** Opening Page extract block **

Posts
My thoughts and ideas
Welcome to the blog
My thoughts and ideas
A common task in any bioinformatic analysis of next generation sequencing data is the the determination of copy number gains and losses. The cnSpec() function, short for “copy number spectrum”, from the GenVisR package is designed to provide a view of copy number calls for a cohort of cases. It is very similar to the cnFreq() function discussed in the previous section but displays per sample copy number changes in the form of a heatmap instead of summarizing calls. In this section we will use cnSpec() to explore the copy number calls from the same data set of her2 positive breast cancer samples used in the previous section.
The data we will be working with was generated with the R package Copycat2. The output of this program consists of a file containing segmented copy number calls. You can find these files on http://genomedata.org/gen-viz-workshop/GenVisR/, go ahead and download all files with a “.cc2.tsv” extension. Once these files are downloaded we will need to read them into R and coerce them into a single data frame with column names “chromosome”, “start”, “end”, “segmean”, and “sample”. As a first step install and load the stringr package we’ll need this to make some of the string manipulation we’ll be doing easier. Once stringr is loaded run through the rest of the R code below the details of which can be found in the previous section.

** Closing Page extract block **
** Opening Data listing block **

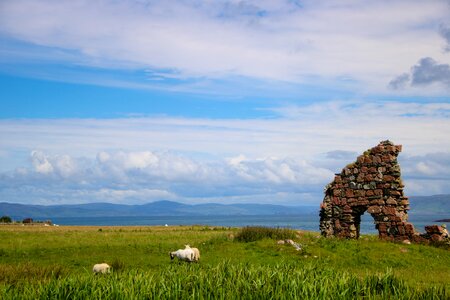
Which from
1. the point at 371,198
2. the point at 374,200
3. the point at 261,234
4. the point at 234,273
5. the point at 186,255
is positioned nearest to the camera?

** Closing Data listing block **

Problem 1:
Decide whether each statement agrees with the cnSpec post: (a) cnSpec() shows each sample's copy number changes as a heatmap. (b) The data was generated with the R package stringr. (c) The files to download end in ".cc2.tsv". Answer yes or no for each, quoting the words of the post that settle it.
Problem 2:
Reproduce word for word the section of the cnSpec post starting at "The data we" and ending at "found in the previous section.".
The listing comes from a separate source.

Response 1:
(a) Yes: "displays per sample copy number changes in the form of a heatmap instead of summarizing calls"
(b) No: "The data we will be working with was generated with the R package Copycat2."
(c) Yes: "go ahead and download all files with a “.cc2.tsv” extension"

Response 2:
The data we will be working with was generated with the R package Copycat2. The output of this program consists of a file containing segmented copy number calls. You can find these files on http://genomedata.org/gen-viz-workshop/GenVisR/, go ahead and download all files with a “.cc2.tsv” extension. Once these files are downloaded we will need to read them into R and coerce them into a single data frame with column names “chromosome”, “start”, “end”, “segmean”, and “sample”. As a first step install and load the stringr package we’ll need this to make some of the string manipulation we’ll be doing easier. Once stringr is loaded run through the rest of the R code below the details of which can be found in the previous section.